5 Zo zal ik U loven in mijn leven,
in Uw Naam zal ik mijn handen opheffen.
6 Mijn ziel zal als met vet en overvloed verzadigd worden;
mijn mond zal roemen met vrolijk zingende lippen.
7 Wanneer ik aan U denk op mijn bed,
over U peins in nachtwaken –
8 voorzeker, U bent een Helper voor mij geweest;
onder de schaduw van Uw vleugels zal ik vrolijk zingen.
9 Mijn ziel klampt zich aan U vast, komt achter U aan,
Uw rechterhand ondersteunt mij.
10 Maar dezen, die mij naar het leven staan om dat te verwoesten,
komen in de laagste plaatsen van de aarde.

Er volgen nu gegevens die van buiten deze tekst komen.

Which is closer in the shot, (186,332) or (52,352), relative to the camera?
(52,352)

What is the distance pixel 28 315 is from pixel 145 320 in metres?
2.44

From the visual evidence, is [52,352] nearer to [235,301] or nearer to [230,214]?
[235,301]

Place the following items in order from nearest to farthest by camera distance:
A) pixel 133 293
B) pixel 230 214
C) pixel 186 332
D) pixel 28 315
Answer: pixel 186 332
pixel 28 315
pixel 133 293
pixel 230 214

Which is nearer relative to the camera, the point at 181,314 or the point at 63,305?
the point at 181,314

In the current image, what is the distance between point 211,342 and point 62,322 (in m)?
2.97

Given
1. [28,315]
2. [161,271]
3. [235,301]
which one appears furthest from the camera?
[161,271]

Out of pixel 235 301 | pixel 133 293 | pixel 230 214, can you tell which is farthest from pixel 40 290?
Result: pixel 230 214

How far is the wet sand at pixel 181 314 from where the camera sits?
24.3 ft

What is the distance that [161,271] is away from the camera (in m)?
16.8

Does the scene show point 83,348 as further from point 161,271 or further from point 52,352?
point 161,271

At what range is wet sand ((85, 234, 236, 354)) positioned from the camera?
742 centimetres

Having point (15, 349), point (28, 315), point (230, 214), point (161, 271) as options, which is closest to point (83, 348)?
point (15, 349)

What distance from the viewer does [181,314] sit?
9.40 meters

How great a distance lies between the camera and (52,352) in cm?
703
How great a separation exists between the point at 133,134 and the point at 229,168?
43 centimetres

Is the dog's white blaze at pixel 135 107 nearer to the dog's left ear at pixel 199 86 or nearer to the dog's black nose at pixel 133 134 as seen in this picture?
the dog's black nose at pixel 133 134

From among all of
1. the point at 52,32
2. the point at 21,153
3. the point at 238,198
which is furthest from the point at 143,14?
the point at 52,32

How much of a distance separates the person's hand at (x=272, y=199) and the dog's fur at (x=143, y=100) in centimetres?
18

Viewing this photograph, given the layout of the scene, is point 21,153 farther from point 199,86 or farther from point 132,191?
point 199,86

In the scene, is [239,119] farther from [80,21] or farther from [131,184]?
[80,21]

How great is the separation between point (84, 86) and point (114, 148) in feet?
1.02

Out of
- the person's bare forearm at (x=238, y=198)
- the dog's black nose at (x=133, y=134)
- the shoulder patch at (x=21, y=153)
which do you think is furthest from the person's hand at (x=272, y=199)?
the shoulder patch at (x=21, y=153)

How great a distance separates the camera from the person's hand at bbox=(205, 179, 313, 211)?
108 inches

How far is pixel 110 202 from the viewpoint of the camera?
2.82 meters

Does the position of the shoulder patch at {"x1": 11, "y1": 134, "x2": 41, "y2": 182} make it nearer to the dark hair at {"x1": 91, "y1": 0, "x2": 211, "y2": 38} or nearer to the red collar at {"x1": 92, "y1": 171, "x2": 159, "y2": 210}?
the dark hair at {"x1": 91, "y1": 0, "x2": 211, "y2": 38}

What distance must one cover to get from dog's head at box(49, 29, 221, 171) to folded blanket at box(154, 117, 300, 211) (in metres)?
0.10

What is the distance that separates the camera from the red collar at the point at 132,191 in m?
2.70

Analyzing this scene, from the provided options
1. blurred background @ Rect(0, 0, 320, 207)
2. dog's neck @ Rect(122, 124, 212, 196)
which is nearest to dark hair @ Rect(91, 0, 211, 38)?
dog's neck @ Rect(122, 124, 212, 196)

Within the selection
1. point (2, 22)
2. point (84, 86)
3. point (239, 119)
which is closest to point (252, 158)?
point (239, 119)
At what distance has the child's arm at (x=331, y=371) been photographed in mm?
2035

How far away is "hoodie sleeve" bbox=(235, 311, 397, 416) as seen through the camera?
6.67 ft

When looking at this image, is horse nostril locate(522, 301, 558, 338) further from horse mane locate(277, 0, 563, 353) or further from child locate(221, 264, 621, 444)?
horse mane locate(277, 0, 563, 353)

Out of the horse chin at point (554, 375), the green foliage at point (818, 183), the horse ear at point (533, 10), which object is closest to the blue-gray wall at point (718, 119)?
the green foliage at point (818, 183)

11 Men zal hen neer doen storten door het geweld van het zwaard,
zij zullen de vossen ten deel zijn.
12 Maar de koning zal zich in God verblijden;
al wie bij Hem zweert, zal zich beroemen,
want de mond van de leugenaars zal gestopt worden.
Psalm 63 (berijmd)
Vers 1
O God, Gij zijt mijn toeverlaat;
Mijn God, U zoek ik met verlangen,
Zo ras wij ’t morgenlicht ontvangen,
Bij ’t krieken van den dageraad.
O HEER, mijn ziel en lichaam hijgen,
En dorsten naar U in een land,
Dat, dor en mat, van droogte brandt,
Waar niemand lafenis kan krijgen.
Vers 2
‘k Heb U voorwaar in ’t heiligdom
Voorheen beschouwd met vrolijk’ ogen;
Hoe zag ik daar Uw alvermogen!
Hoe blonk Uw Godd’lijk’ eer alom.
Want beter dan dit tijd’lijk leven
Is Uwe goedertierenheid.
Och, werd ik derwaarts weer geleid!
Dan zou mijn mond U d’ ere geven.
Vers 3
Dan zou ik, voor Uw Godd’lijk oog,
Uw deugden al mijn leven prijzen,
En in Uw naam mijn zang doen rijzen,
Mijn handen heffen naar omhoog.
Mijn ziel zou nieuwe kracht ontvangen,
Verzadigd, als met vet en smeer;
Mijn mond zou U vol vreugd, o HEER,
Verheffen in zijn lofgezangen.
Vers 4
Wanneer ik, op mijn legersteê,
Aan U gedenk in stille nachten,
Dan peinst mijn ziel met al haar krachten,
Hoe Gij voorheen in angst en wee,
Als mij de vijand wild’ omringen,
Mij vaardig zijt ter hulp geweest;
Dies zal ik nu ook, onbevreesd,
In schaduw van Uw vleug’len zingen.
Vers 5
Mijn ziel kleeft U standvastig aan;
Gij ondersteunt mijn zwakke schreden;
Uw rechterhand, vol mogendheden,
Doet mij getroost en veilig gaan.
Maar dezen, die mijn ziel begeren,
Opdat ik tot verwoesting raak’,
Staan bloot voor Uw geduchte wraak;
Zij zullen haast ten afgrond keren.
Vers 6
Men zal die bozen, door ’t geweld
Van ’t scherp gewette zwaard, doen sneven,
En aan de vossen overgeven,
Ter prooi alom in ’t open veld.
Maar ’s Konings hart zal zich verblijden
In God, die ’t gans heelal regeert;
En elk, die heilig bij Hem zweert,
Zal Zijne trouw met roem belijden.
Vers 7
Want, hoe het ga, de logenmond
Zal nimmer straff’loos zegepralen;
God stelt der boosheid perk en palen,
De leugensprekers gaan te grond’.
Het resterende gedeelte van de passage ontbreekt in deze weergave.